> SOURCE PASSAGE

☆ ☆ ☆

I leave the broken bowstring (but not the bow) to the next user.
I turn the broken bowstring into a g-string and leave it to the next user and a handwritten note saying "You'll look sexy wearing this"
I put that g-string on a violin, and leave said violin, with a bow (but no arrows, not that kind of bow), for the next user. Oh, and rosin as well, and a case, and whatever other supplies a violinist would generally need.
I behold this violin adorned with a string that's made of the wrong material and won't make music at all; I destroy it to make a point and leave a pile of wood and modified swimwear to the next person.
I shred the swimwear then use it plus the wood then obtain even more wood, carpet and blue paint to build a Cat TARDIS, which I leave for the next poster.
And thus my cat has become the next Timelord, and the fact that I have not yet got a cat is easily explained by its time-travelling activities.

I leave to the next user an opportunity to become the next Dr. Who.
I become the next Dr, Who, but the reactions of some fans are so vile that it would get them banned from this forum, so that doesn't last that long.

However, during my time of Dr. Who, I am able to build a weapon that's pinsert Moser's number here] times as powerful as an atomic bomb. (In other words, it's more than powerful enough to obliterate the entire universe.) I then leave said bomb for the next user.

☆ ☆ ☆

> MATERIAL
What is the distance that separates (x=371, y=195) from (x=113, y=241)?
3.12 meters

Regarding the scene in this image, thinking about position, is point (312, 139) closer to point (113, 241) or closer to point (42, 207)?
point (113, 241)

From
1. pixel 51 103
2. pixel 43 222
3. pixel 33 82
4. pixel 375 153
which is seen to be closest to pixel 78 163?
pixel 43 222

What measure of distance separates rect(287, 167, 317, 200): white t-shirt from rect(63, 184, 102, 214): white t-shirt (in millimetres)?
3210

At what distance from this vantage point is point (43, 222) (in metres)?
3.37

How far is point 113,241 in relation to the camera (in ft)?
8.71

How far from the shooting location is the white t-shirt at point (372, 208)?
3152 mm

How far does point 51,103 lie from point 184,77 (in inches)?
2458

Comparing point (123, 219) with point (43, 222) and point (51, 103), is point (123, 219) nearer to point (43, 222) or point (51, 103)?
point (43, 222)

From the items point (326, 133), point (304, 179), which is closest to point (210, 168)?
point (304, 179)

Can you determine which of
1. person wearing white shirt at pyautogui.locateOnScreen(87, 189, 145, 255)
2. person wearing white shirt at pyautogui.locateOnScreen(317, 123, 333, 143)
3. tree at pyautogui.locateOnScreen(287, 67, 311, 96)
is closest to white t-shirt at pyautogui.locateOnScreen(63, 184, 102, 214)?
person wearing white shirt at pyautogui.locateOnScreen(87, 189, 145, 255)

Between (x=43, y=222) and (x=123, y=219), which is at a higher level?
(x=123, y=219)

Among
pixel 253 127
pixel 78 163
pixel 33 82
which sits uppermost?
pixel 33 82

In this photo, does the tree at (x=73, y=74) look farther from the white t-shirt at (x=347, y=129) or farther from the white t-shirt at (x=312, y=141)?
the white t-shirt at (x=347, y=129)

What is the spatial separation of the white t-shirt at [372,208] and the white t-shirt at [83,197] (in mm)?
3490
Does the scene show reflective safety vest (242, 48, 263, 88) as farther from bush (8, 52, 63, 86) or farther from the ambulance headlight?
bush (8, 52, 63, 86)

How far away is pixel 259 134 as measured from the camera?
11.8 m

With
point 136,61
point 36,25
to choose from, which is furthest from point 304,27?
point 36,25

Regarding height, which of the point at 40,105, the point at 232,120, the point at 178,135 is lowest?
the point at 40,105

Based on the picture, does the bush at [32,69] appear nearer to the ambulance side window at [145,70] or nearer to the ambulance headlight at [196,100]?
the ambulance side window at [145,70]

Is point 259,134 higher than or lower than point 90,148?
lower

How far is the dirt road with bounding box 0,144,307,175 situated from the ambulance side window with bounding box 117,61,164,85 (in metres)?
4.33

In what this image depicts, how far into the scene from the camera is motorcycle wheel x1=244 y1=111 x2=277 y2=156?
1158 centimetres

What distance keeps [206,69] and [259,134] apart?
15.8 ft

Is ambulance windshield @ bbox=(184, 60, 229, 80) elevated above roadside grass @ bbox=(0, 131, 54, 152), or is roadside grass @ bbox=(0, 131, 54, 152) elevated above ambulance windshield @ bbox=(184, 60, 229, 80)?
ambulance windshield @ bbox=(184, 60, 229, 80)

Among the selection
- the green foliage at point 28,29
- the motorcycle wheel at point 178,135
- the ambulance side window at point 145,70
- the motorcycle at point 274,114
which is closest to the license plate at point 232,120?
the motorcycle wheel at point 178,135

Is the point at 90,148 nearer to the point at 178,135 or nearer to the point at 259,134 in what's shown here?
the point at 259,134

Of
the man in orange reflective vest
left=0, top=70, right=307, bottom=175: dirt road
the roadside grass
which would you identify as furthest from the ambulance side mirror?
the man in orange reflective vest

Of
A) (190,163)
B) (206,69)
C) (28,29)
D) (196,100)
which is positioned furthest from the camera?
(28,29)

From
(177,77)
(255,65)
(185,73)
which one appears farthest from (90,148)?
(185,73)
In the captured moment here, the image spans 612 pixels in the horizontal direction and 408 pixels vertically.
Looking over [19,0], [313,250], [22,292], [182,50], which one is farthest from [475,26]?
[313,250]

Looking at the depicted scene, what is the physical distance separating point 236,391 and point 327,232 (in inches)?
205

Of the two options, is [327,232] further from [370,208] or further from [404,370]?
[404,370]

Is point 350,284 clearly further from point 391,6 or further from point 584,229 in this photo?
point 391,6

☆ ☆ ☆

> TASK GOAL
Render this sentence from the forum thread in French: "I leave to the next user an opportunity to become the next Dr. Who." The entries have no connection to the forum thread.

> THE REPLY
Je laisse au prochain utilisateur la possibilité de devenir le prochain Dr. Who.